The left image shows the affinity matrix, which represents how much each frame wants to be sample with every other frame as well as a non-determenistic and determenistic set of samples drawn via the sampling process which uses this affinity matrix.

A query involves providing a time index of interest and a number of desired frames, and then asking for the sampler to "fill in" the rest of the frames.

The right side shows how this sampling process works for a single query. It takes the row from the affinity matrix corresponding to time index of interest, which is the initial probability distribution for sampling all other frames. This distribution is modulated by a few factors depending on parameters (e.g. time-kernel). Then a sample is drawn and that becomes the "next" sample. It's row from the affinity matrix is "folded into" the distribution, and other modulations are applied (time kernel, downweighting previously chosen indexes). This process repeates until the number of desired frames are sampled or a sampling error occurs (e.g. no more frames to sample from).

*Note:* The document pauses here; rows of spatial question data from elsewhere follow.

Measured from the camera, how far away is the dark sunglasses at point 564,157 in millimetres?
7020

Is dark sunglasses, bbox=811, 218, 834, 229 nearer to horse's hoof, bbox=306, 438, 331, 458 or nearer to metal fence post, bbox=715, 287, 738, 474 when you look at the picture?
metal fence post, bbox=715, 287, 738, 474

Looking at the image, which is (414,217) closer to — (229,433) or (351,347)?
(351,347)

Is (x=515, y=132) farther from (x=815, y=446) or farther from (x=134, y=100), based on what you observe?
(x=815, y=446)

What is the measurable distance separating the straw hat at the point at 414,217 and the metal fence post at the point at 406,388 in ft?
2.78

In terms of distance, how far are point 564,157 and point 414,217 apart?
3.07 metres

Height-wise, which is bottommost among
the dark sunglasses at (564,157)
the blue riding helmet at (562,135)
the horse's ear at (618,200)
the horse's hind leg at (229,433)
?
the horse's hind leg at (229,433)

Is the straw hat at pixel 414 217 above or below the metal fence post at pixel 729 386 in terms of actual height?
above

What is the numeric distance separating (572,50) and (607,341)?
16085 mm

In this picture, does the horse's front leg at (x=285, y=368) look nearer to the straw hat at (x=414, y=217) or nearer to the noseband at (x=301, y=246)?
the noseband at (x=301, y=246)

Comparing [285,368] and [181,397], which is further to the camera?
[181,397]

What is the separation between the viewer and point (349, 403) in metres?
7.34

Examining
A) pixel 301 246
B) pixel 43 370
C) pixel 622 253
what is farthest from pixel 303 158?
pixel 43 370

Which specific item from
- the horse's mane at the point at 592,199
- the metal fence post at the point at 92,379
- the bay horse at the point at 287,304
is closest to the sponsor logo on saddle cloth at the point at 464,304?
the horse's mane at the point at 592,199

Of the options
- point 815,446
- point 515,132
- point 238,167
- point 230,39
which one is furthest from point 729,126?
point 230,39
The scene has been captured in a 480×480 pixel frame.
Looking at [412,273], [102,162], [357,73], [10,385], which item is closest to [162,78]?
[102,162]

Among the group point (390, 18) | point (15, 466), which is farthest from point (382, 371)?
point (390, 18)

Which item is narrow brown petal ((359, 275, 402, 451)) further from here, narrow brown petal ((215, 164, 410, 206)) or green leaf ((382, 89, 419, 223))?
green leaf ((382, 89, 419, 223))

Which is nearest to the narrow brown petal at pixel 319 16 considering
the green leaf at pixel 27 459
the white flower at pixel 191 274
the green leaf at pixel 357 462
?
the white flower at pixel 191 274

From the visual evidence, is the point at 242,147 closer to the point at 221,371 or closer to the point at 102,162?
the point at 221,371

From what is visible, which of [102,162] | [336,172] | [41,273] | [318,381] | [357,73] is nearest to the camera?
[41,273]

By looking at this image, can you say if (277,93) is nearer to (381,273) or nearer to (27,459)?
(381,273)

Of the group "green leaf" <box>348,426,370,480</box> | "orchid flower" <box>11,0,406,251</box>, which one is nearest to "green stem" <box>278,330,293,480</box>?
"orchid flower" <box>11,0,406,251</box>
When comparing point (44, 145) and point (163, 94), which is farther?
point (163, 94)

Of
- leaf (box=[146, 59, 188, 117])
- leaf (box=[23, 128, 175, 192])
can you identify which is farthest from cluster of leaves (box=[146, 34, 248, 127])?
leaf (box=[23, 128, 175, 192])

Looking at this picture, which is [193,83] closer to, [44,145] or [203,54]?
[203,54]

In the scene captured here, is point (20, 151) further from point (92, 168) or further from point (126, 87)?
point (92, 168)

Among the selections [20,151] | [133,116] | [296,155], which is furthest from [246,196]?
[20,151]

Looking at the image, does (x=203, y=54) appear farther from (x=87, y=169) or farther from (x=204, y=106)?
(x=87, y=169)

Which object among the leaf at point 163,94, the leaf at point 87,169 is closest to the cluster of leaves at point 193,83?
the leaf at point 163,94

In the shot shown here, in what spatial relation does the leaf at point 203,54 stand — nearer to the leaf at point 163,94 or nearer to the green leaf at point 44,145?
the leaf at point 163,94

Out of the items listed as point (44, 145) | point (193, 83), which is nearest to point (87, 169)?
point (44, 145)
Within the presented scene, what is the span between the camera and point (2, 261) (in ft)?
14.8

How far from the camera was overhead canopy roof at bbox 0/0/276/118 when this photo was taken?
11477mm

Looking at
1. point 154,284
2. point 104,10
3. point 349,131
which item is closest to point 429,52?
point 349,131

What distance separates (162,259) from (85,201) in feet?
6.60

The problem is that this query is slow. It bottlenecks startup time for training new problems or on new machines in the initial grid building stage. This is somewhat mitigated by the fact that the initial grid building cached, but it is annoying for users and it doesn't have to be this way.

Recall the time kernel is a way to specify distribution as a set of "ideal sample times" (illustrated via the green dashed lines). This kernel determines a distribution (as the multicolored curves) that will provide a randomized (useful at train time) or determenistic sampling over a dense (or sparse) set of time samples.

When we are given a set of "discrete observations" (the thick dark-blue lines), and for each curve in the time kernel we can assign a probablity to it, and sample proportionally (for randomized) or take the max probability (discrete). We also have to take care of the cases where there are not enough samples, or a time is chosen twice.

I'm thinking that a simpler method based only on the time kernel would do about as good of a job, but be significantly faster.

Looking for ideas / implementations.